Record excerpts
☆ ☆ ☆

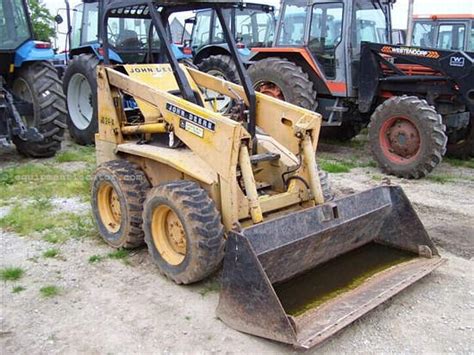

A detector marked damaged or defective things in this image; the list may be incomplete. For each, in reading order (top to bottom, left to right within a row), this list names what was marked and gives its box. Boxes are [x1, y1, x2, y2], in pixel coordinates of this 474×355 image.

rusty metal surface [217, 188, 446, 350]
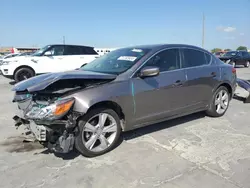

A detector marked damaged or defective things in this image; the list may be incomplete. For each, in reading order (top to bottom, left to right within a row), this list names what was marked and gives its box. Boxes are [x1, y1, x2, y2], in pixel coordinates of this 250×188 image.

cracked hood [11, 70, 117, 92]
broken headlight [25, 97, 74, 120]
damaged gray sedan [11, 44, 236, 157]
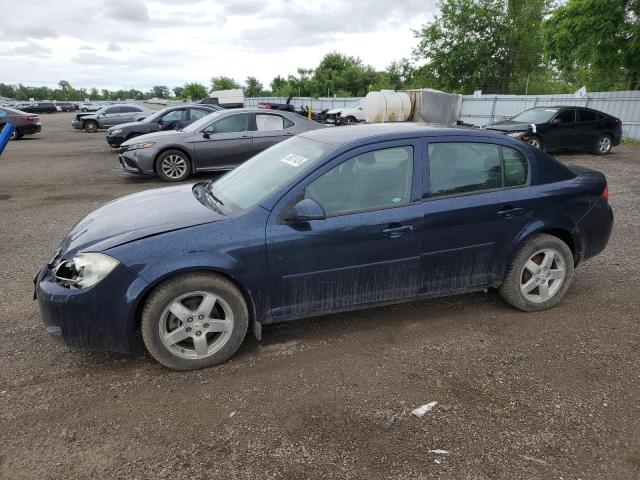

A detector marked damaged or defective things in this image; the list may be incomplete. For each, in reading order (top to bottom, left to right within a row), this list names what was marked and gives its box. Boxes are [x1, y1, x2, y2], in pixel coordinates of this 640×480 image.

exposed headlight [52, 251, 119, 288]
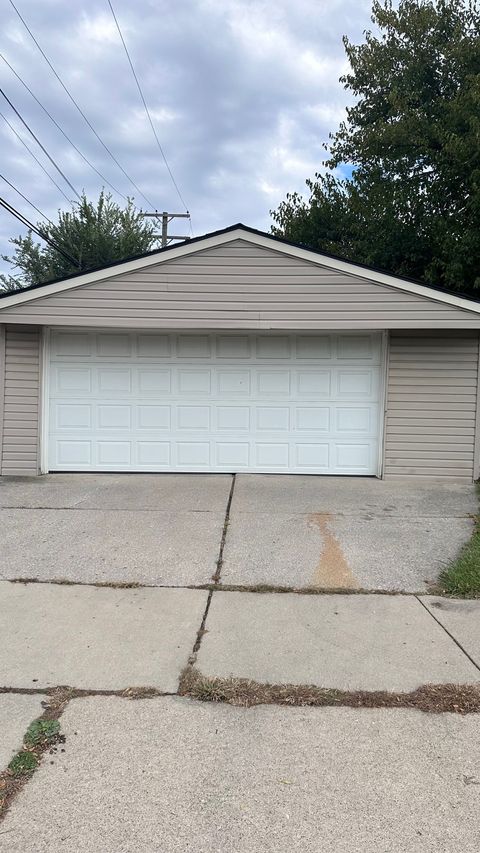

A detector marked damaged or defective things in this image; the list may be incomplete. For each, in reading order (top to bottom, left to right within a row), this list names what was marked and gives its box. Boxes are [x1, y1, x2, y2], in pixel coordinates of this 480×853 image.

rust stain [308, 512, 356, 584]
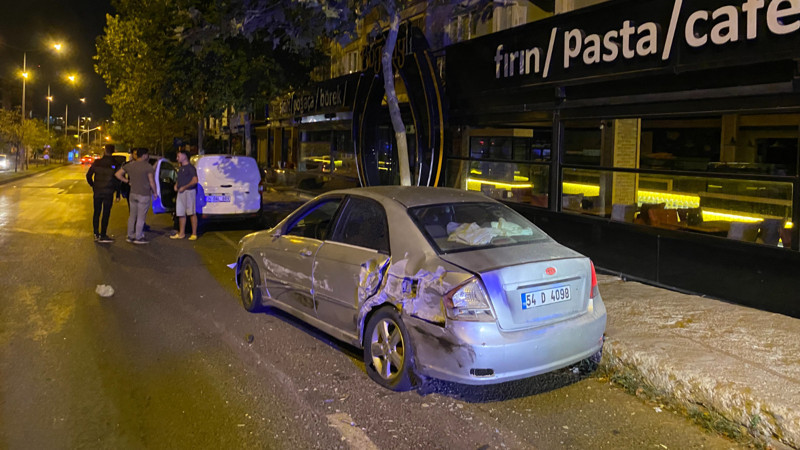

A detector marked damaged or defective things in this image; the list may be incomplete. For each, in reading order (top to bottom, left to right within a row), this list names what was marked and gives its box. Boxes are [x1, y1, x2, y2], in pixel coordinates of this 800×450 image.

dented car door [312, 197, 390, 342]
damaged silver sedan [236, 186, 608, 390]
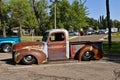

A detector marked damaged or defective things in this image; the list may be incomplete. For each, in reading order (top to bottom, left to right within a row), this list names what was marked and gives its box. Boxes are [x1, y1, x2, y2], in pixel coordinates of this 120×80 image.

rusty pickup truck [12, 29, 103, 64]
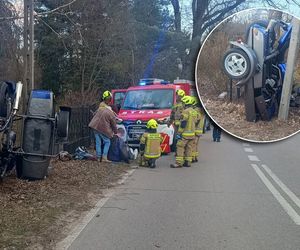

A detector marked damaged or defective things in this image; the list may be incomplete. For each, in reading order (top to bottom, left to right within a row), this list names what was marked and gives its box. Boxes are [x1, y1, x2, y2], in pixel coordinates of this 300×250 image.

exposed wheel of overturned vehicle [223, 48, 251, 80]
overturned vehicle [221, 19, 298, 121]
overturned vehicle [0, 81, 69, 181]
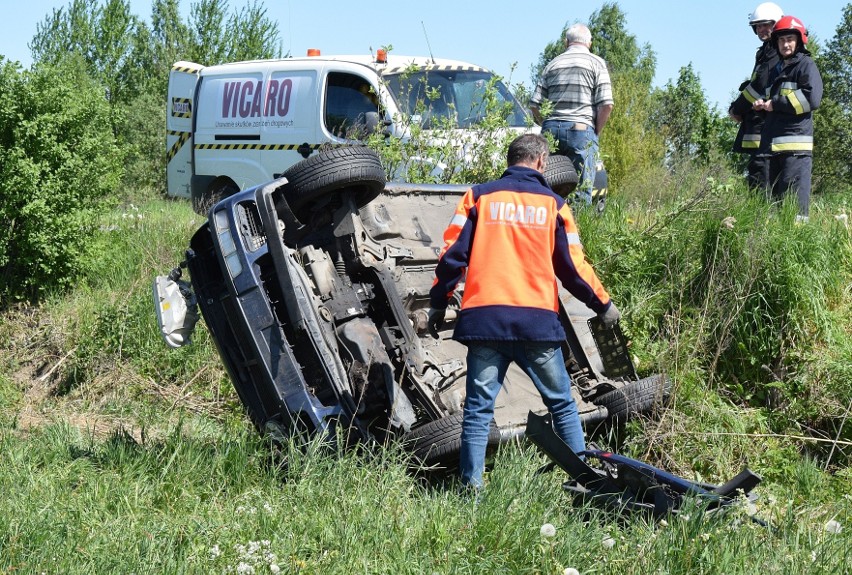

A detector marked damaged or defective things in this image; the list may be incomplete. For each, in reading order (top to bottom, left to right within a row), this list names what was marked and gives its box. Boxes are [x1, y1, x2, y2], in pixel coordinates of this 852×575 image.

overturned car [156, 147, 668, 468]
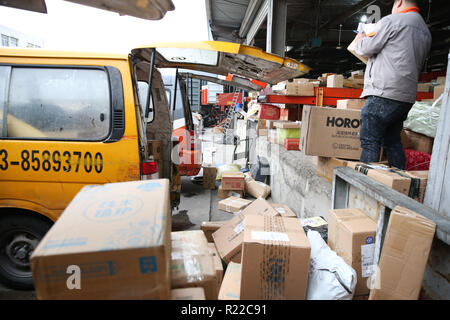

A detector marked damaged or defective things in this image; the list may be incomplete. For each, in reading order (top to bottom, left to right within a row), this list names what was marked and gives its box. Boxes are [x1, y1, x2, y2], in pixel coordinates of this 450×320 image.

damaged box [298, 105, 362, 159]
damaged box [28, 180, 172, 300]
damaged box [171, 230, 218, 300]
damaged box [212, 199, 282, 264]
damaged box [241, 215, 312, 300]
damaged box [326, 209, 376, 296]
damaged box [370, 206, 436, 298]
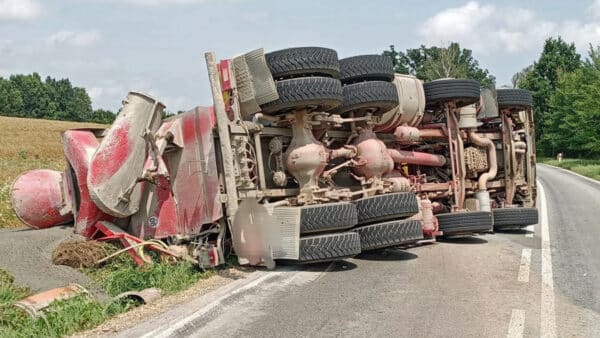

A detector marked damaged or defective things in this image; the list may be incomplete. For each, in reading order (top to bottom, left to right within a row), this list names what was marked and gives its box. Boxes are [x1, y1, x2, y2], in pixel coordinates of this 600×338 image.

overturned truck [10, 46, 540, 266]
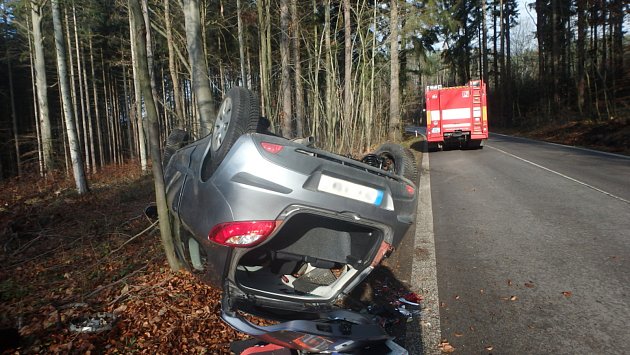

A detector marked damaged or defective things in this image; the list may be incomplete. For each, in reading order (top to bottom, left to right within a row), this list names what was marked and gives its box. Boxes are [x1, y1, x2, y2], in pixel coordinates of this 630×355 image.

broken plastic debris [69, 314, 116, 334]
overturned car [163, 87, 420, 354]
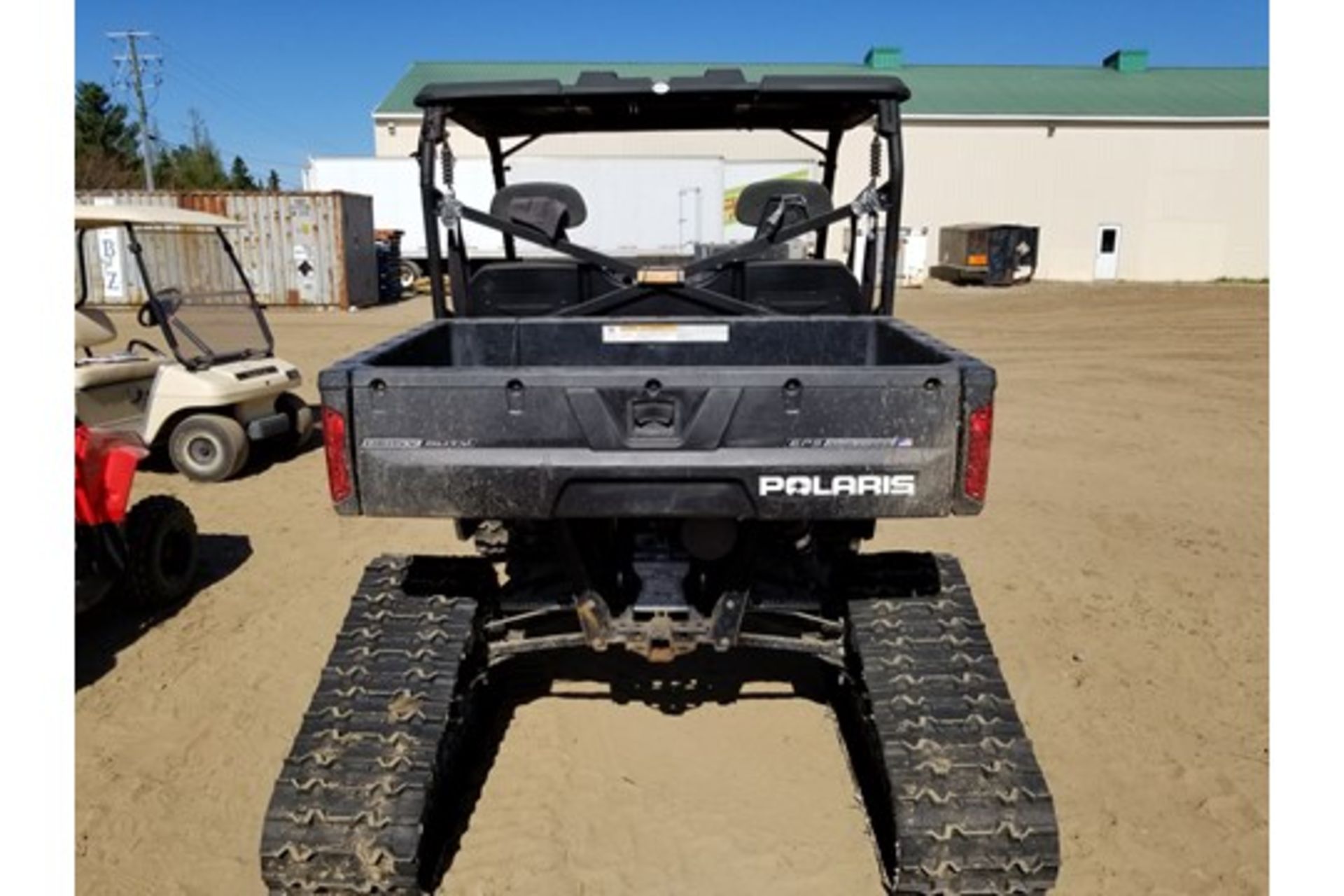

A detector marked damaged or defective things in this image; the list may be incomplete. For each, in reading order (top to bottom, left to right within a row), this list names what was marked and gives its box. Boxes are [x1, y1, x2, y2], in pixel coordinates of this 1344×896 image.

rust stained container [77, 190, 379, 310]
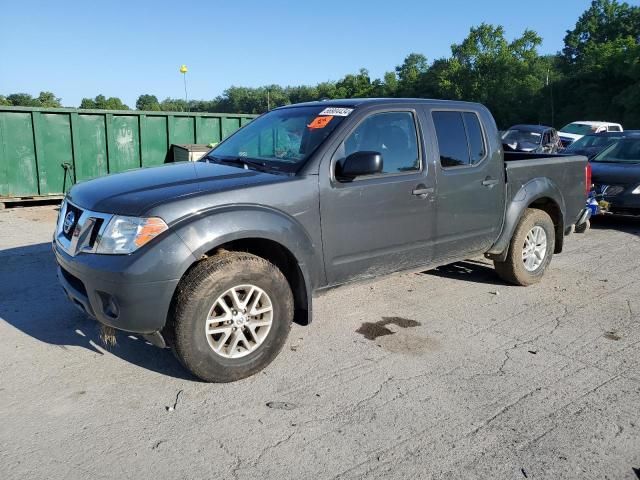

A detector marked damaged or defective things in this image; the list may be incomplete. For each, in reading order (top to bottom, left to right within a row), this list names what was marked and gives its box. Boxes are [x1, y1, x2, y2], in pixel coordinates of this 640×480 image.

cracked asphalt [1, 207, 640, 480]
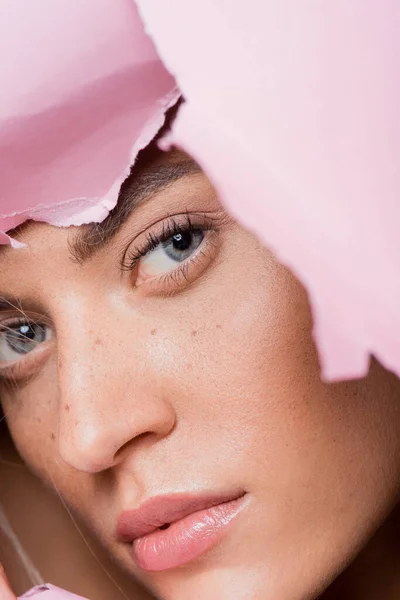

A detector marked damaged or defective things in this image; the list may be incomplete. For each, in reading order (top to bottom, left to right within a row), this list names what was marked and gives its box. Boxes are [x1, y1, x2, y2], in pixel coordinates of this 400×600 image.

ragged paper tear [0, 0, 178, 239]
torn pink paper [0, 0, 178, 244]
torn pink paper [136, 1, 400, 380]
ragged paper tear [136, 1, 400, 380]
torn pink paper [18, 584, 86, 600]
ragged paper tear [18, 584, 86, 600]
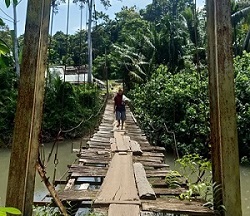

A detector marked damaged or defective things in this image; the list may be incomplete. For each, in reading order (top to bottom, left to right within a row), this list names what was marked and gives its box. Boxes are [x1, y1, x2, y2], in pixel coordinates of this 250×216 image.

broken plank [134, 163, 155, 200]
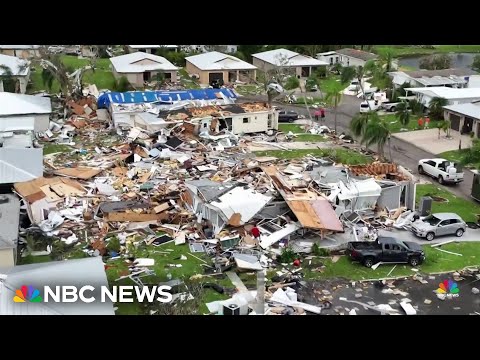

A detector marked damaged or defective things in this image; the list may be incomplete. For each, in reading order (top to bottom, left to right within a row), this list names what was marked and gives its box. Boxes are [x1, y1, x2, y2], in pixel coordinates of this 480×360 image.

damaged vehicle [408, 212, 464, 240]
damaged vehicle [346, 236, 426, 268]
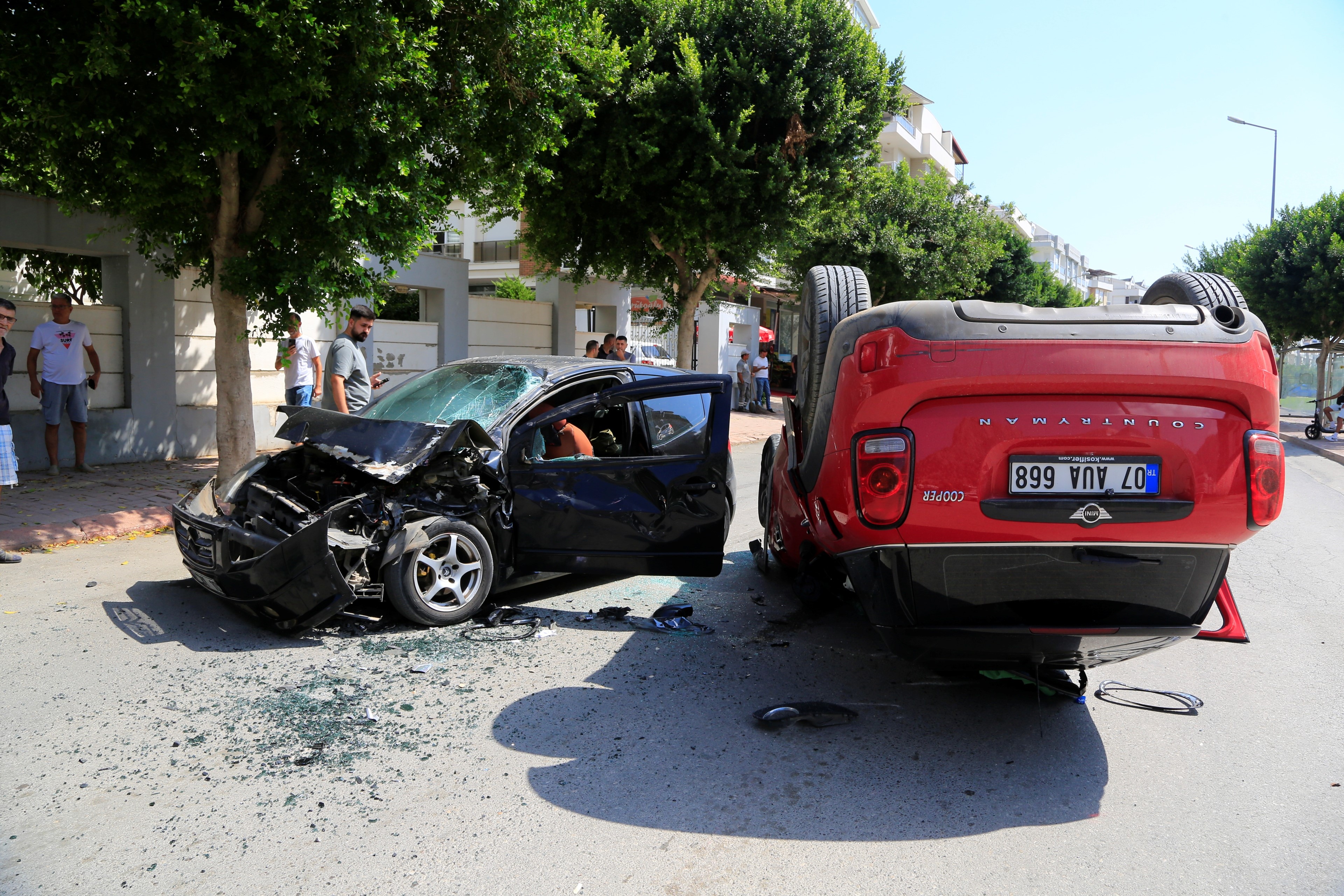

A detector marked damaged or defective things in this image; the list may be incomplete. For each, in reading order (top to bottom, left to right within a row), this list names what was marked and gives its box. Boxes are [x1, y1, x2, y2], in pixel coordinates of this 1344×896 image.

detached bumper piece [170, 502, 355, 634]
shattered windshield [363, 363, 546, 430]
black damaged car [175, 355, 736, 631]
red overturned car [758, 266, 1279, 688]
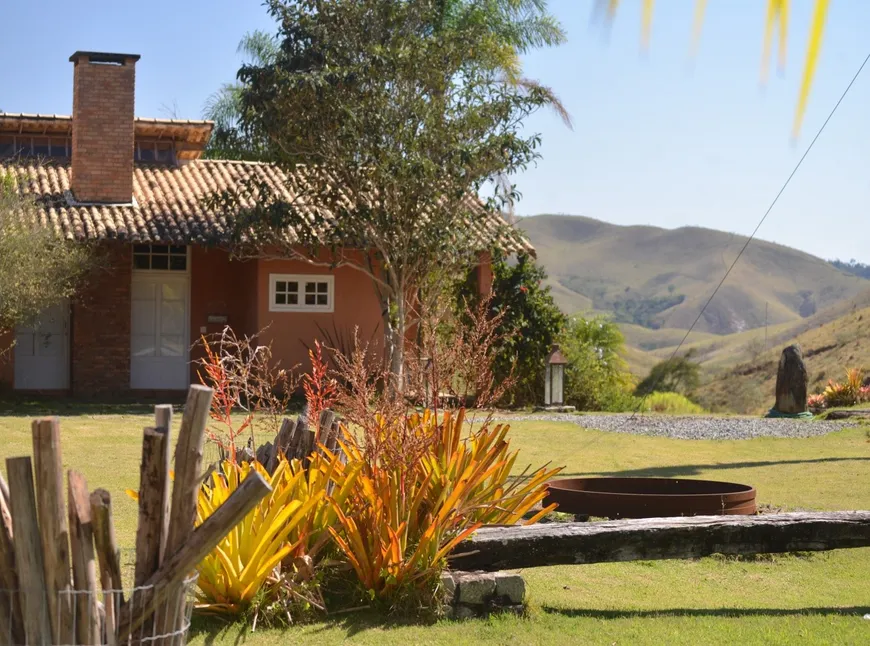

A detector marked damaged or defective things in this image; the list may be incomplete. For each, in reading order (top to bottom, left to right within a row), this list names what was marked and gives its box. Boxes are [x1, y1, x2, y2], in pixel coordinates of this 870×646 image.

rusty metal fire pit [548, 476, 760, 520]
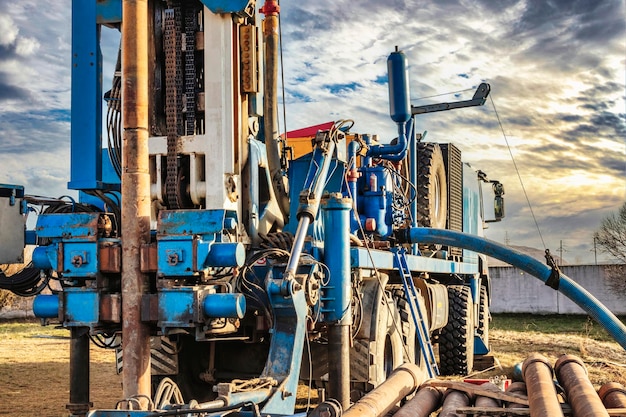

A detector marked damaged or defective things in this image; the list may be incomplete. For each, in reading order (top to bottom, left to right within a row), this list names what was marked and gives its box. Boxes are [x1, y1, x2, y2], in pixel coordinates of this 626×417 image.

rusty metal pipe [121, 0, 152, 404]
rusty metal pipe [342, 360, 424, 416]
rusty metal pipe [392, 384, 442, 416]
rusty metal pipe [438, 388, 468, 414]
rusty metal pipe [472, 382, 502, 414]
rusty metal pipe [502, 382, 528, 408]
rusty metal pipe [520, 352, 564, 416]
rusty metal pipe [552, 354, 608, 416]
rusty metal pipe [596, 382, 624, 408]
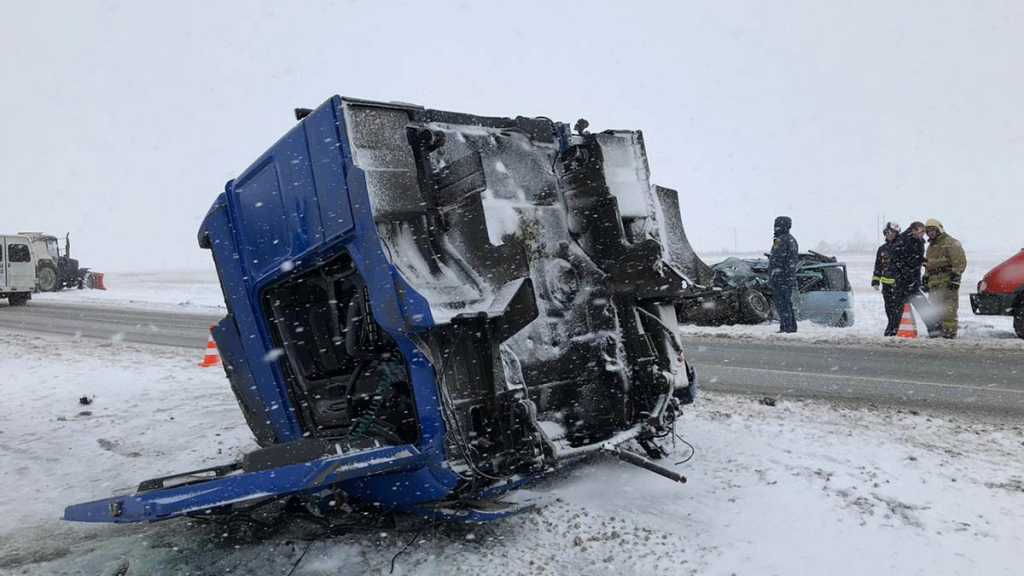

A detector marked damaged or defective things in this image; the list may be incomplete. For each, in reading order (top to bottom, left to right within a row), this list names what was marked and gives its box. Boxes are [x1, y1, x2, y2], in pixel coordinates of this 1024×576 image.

☆ ☆ ☆

Task
Copy out the lines from the one containing "this 480×853 image." through the one containing "rust stain [308, 512, 356, 584]", inclusive, keeping each word unchanged.

Task response
A detector marked damaged or defective things in this image; the list may be incomplete. For each, in reading order (top to bottom, left to right within a row), this list names what was marked and gives its box. Boxes are [x1, y1, x2, y2], in pixel coordinates of this 480×853 image.

rust stain [308, 512, 356, 584]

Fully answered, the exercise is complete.